Tips for freelancing during a cost-of-living crisis

Increasing your income

It’s easy to lose track of invoicing and payments when you’re stressed and overwhelmed. Make sure you’re chasing late or unpaid amounts on a regular basis, and staying on top of client billing.

If client hours have been reduced, then use that time productively to either work on your business, or consider taking on a side hustle to boost your income. The gig economy can provide lots of temporary or flexible opportunities.

Refresh your approach to finding new clients, and don’t dismiss online job boards for freelancers as a source of opportunities if you’re struggling to find projects at the moment. If your need for more income isn’t urgent due to savings and current contracts, then invest any spare time by building resiliency into your business by updating your portfolio, expanding your network, and exploring relevant communities.

Most freelancers don’t think their current day rates are able to keep up with the current rises in inflation, but more than 80% are still charging the same amount. While it may seem counterintuitive to increase your prices during a cost-of-living crisis, it’s certainly possible. Especially if you’re close to fully-booked and working with larger clients, when a small increase is likely to make little difference to their budgets, but could make a big impact on your income.

Even after increasing your rates, it’s likely you’ll still be a more affordable option for businesses than permanent full-time staff. 

Keep promoting your business

Studies always focus on how big brands are able to increase their market share during a recession or financial crisis by continuing to promote themselves rather than cutting budgets and going quiet.

And the same is likely to be true for small businesses and individual freelancers.
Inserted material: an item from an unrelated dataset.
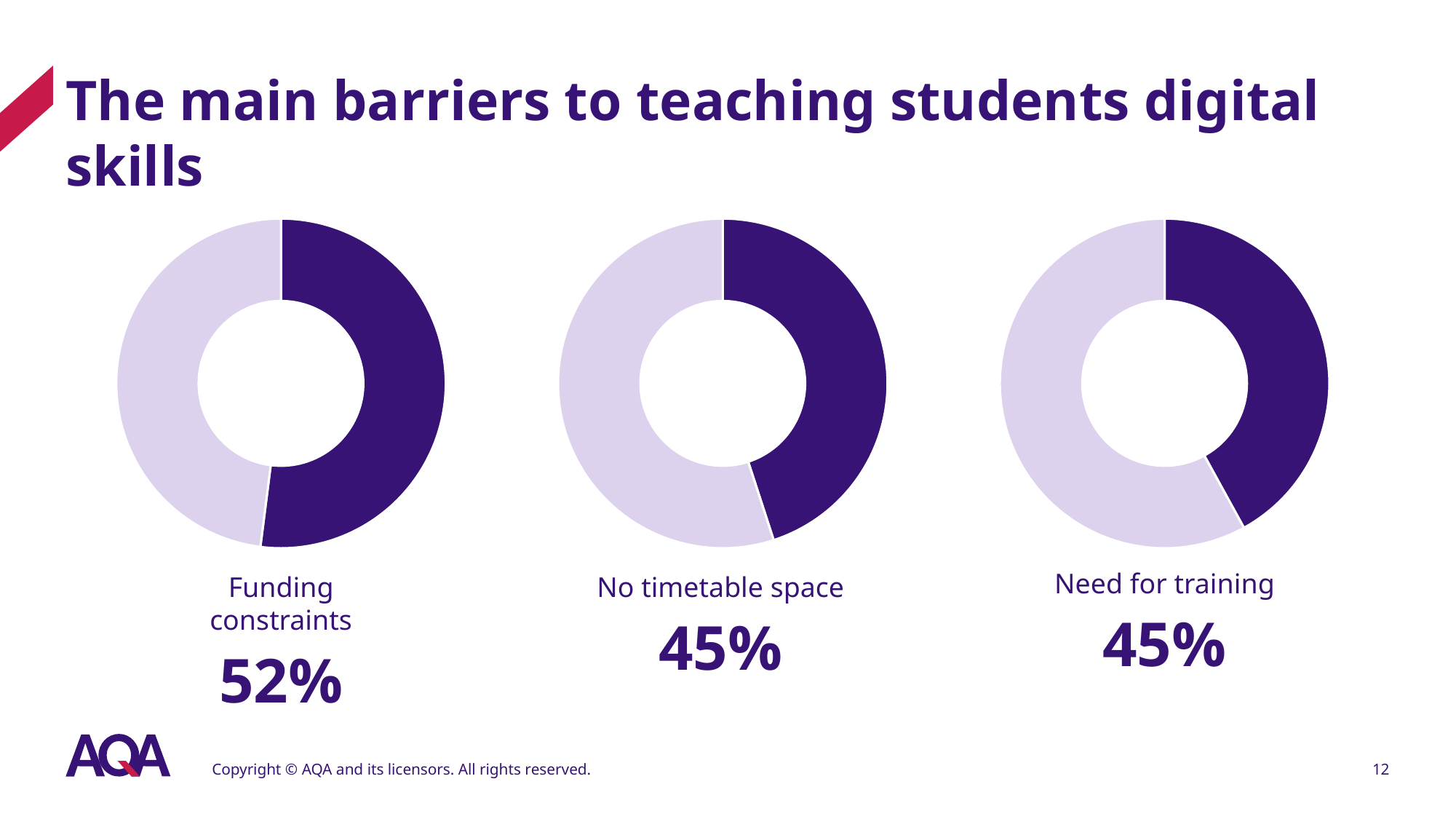
How many donut charts are shown on the slide? 3 What is the difference between the Funding constraints percentage and the Need for training percentage? 7 percentage points What kind of chart is used for Funding constraints? Donut chart What is the title of the slide? The main barriers to teaching students digital skills In the Funding constraints chart, what share of the ring does the dark purple segment represent? 52% What percentage is shown for the Need for training chart? 45% Which barrier is shown in the rightmost chart? Need for training Which is larger, the percentage for Funding constraints or the percentage for No timetable space? Funding constraints What percentage is shown for the Funding constraints chart? 52% What percentage is shown for the No timetable space chart? 45% Is the value for Funding constraints greater or less than 50%? greater Which barrier has the highest percentage across the three charts? Funding constraints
You don’t need a huge advertising budget to attend local networking events, answer questions on social media, or create content for your website. 
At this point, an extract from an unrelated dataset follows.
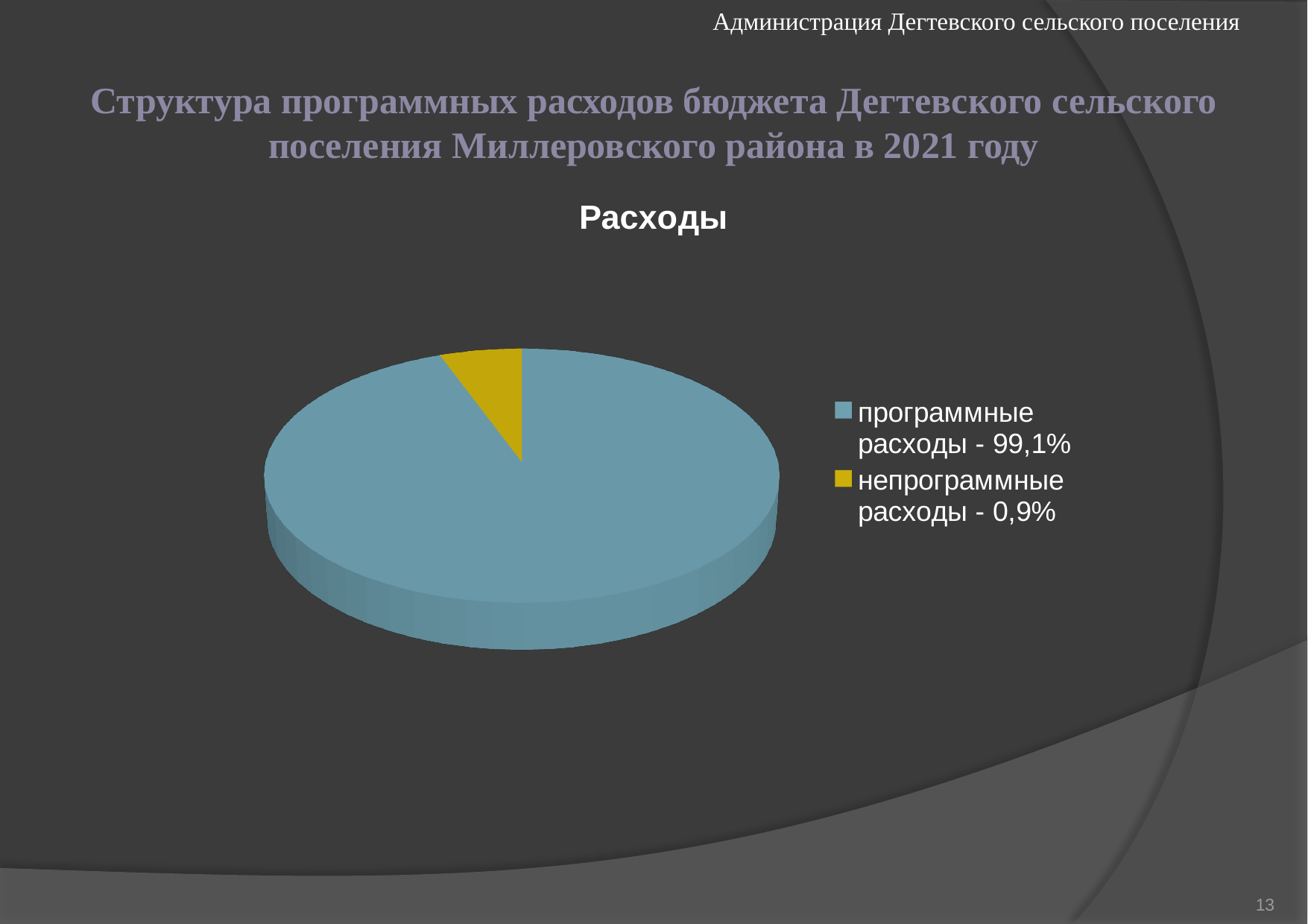
What is the title of the chart? Расходы What colour is the slice for 'непрограммные расходы'? yellow What is the difference in percentage points between 'программные расходы' and 'непрограммные расходы'? 98,2 Which is larger, 'программные расходы' or 'непрограммные расходы'? программные расходы What share of the pie is 'программные расходы'? 99,1% What share of the pie is 'непрограммные расходы'? 0,9% How many slices does the pie chart have? 2 How many entries does the legend list? 2 Which slice is the largest? программные расходы Which slice is the smallest? непрограммные расходы What kind of chart is shown on the slide? pie chart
It can be a good prompt to look at what efforts have previously brought in clients, or to experiment with creative new ways to reach potential customers. If you do have some money available, advertising is likely to be cheaper at the moment. But it’s also a chance to enter free business competitions, apply for grants or funding for new projects, try out creating videos or live streaming your work, or trial a new product or service.

Don’t stop saving if possible

An emergency or ‘rainy day’ fund is an important safety net when you’re self-employed or freelancing. If you can build up three or six months of income in a savings account, it can provide a lot of security.

It’s tempting to stop saving or to dip into your funds when finances are tight. But it can take a long time to build up those amounts, and you’ll want to use them when absolutely necessary. There’s nothing wrong with lowering the monthly payments into your savings or pension when money is scarce, but try to avoid wiping them all out at the first sign of financial pressure.

And even a small emergency fund can be incredibly important when you’re faced with an unexpected bill. If you can continue putting £10 a week into your savings, that’s £520 each year, which could be a lifesaver if your car breaks down, or a client payment is late and your rent is due.

My most important lesson from freelancing during two financial crises

Even if you know exactly what you should be doing as a freelancer during any financial hardship, it can be hard to put everything into practice. It’s easier to recommend staying productive than to avoid procrastinating when you realise bills are due before the next round of invoices are due.

The most important thing I’ve learned from freelancing for more than a decade, and during two financial crises, is to practise a little forgiveness and understanding for myself. We’re all human and make mistakes, or have times when we struggle mentally or physically. Making small, incremental improvements over time is much more important than beating ourselves up for failing to save an emergency fund in the past, or realising that there’s a recurring subscription hidden in a business account that should have been cancelled years ago.

You’ll still have moments of stress and panic, even when you try to focus on achievable changes. But giving yourself a little understanding and forgiveness over a normal human response can help you move on more quickly.